Leave out the pictures and print the records below exactly.

(Image-text web data)

=-=-=

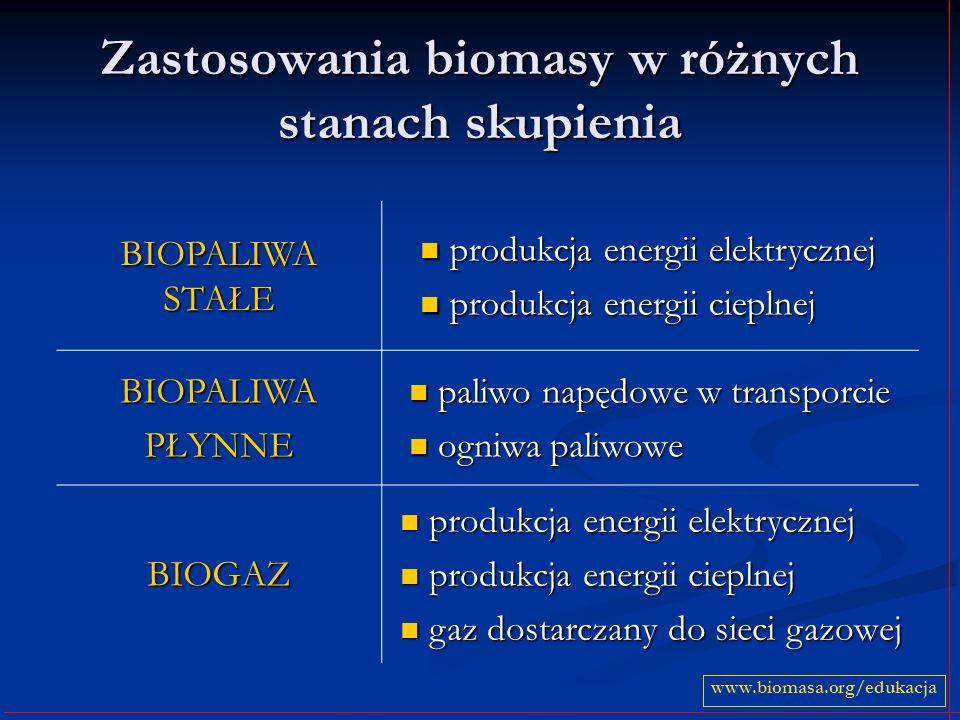 Zastosowania biomasy w różnych stanach skupienia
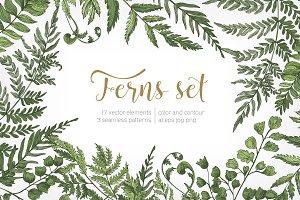 Ferns green foliage - set, backdrop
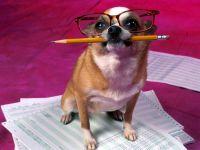 Чихуахуа в очках, фото обои для рабочего стола,
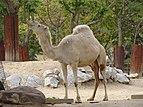 Camelus dromedarius.001 - Zoo Aquarium de Madrid.JPG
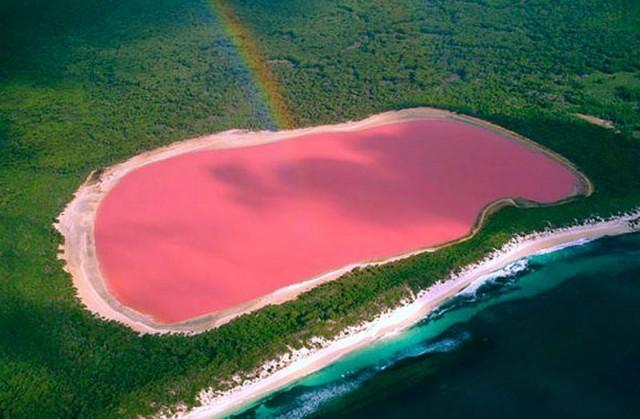 Pink Lake of Western Australia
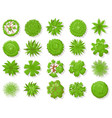 top view plants tropical trees green plant tree vector image vector image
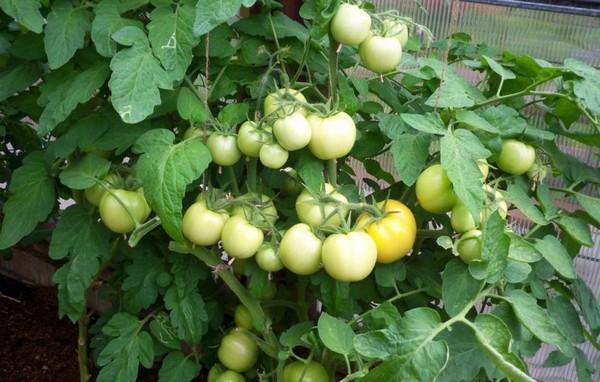Урожайный куст томатов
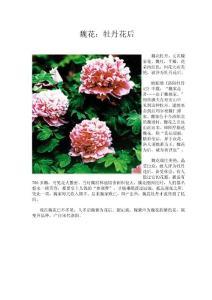 牡丹,樱花,桃花,君子兰,荷兰郁金香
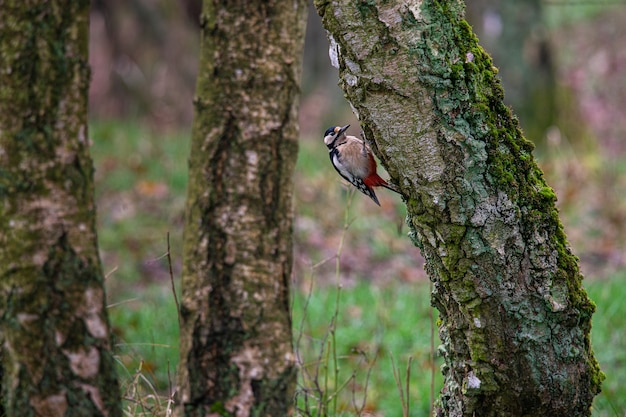 Pássaro sentado na superfície de uma árvore cercado por outras árvores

=-=-=

*RESPONSE AREA*.
 Zastosowania biomasy w różnych stanach skupienia
 Ferns green foliage - set, backdrop
 Чихуахуа в очках, фото обои для рабочего стола,
 Camelus dromedarius.001 - Zoo Aquarium de Madrid.JPG
 Pink Lake of Western Australia
 top view plants tropical trees green plant tree vector image vector image
Урожайный куст томатов
 牡丹,樱花,桃花,君子兰,荷兰郁金香
 Pássaro sentado na superfície de uma árvore cercado por outras árvores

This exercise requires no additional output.